By Melissa Reitz
A ground-breaking new study confirms legalized trade and commercial breeding of wild animals significantly stimulates buyers-demand and is ultimately pushing wild species to extinction.
To determine the impact wildlife trade bans and breeding farms have on consumers of wild animal products, the study led a survey of a thousand Chinese citizens, focusing specifically on bears, tigers, snakes and turtles.
Researchers gave the study participants written scenarios describing the consumption of animal products such as bear bile and tiger bone, before recording and analyzing their responses.
The results showed that when trade bans are placed on these products, consumers considered it to be significantly less socially acceptable to buy them. Furthermore, they expected more severe legal punishment if they purchased them.
On the other hand, the study found that when Chinese consumers know that wildlife products come from breeding farms, the stigma attached to their consumption is vastly diminished, there is less fear of legal consequences, social acceptability is raised, and overall demand is stimulated.
Researchers specifically noted that “farming tigers for medicinal use was associated with increased acceptability of tiger bone”, deducing that Chinese consumers are more comfortable buying wildlife products when they are told that they come from breeding farms rather than from the wild.
These outcomes highlight what scientists, conservationists and environmental lobbyists argue: legal trade and commercially breeding wild animals encourages consumption and therefore poaching and illicit trade, ultimately causing wild populations to crash.
Around the world, wildlife farmers and traders insist that their activities are not profit-driven or unethical, but beneficial to conserving wild animals.

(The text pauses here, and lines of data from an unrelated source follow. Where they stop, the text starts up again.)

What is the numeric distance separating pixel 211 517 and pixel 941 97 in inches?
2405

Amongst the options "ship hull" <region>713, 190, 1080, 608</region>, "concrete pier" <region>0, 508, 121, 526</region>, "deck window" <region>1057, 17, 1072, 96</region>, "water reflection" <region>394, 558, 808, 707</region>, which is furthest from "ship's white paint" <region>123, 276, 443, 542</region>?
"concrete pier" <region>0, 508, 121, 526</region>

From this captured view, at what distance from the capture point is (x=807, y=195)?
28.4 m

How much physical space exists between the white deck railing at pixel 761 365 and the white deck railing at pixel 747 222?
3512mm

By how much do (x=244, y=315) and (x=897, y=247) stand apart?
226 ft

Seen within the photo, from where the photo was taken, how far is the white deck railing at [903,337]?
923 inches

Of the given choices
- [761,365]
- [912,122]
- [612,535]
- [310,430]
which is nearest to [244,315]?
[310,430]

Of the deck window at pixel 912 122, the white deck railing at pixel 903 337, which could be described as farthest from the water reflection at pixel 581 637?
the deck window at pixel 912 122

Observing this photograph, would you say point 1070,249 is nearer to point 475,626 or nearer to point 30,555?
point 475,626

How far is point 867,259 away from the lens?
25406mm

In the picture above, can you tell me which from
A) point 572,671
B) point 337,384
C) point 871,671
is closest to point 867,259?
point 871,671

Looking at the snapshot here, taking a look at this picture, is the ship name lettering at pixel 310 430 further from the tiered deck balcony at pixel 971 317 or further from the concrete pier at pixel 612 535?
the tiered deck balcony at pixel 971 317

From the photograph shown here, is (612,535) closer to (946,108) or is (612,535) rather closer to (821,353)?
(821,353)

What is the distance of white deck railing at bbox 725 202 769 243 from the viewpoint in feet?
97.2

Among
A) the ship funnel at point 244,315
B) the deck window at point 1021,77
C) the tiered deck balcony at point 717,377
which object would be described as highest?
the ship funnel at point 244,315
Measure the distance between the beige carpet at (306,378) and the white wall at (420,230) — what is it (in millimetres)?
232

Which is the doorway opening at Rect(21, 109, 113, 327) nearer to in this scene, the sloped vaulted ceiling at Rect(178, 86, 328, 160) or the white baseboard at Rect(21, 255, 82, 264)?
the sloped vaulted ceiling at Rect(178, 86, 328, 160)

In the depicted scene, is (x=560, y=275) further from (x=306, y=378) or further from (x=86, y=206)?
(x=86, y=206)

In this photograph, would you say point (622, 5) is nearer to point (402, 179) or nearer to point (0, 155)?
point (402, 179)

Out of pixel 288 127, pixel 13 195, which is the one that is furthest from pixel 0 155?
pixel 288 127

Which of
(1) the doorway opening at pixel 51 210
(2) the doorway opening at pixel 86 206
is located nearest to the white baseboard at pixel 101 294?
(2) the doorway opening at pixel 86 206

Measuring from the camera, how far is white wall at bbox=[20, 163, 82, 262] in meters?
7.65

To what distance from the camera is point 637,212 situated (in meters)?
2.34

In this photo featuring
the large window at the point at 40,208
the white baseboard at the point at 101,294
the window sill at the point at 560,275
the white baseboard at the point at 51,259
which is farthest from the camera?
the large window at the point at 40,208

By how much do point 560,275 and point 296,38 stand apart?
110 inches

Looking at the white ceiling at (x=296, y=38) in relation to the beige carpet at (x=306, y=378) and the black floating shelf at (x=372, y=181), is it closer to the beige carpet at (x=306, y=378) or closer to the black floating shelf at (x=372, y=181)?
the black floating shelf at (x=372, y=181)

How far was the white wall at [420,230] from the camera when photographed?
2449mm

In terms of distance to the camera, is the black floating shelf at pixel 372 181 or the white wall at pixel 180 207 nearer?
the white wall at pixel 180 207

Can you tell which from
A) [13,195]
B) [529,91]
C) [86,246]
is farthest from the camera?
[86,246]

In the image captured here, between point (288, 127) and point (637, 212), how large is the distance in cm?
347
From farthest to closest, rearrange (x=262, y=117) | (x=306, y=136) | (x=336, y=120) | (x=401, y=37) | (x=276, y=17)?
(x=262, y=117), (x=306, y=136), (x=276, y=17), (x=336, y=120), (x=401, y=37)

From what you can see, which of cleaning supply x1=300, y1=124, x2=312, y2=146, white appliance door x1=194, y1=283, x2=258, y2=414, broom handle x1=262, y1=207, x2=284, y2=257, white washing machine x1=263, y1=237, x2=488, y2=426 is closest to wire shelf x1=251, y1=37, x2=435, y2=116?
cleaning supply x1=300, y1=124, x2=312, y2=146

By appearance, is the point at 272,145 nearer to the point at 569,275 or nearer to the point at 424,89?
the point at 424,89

They say breeding species like lions or tigers in captivity and trading them on legal markets will satisfy demand and lower prices, making poaching and trafficking unprofitable.
But scientific studies has repeatedly shown that there is little to no conservation benefit to captive breeding programs of wild animals.
“The legal trade in wildlife and ongoing captive breeding is in no doubt undermining the survival of wild populations worldwide,” says Adrienne West of the Animal Survival International (formerly Political Animal Lobby). “Furthermore, legal trade provides ample opportunity for traders to hide fraudulent activity.”
Today more than 200 tiger farms in China hold over 6,000 tigers - far outnumbering those in the wild – to supply an ongoing demand for Traditional Chinese Medicine.
In South Africa, an estimated 12,000 lions exist in the country’s notorious lion-breeding farms, while less than 10, 000 wild lions roam the entire continent. Lion bones are legally exported from South Africa to Asia as a substitute for tiger bones.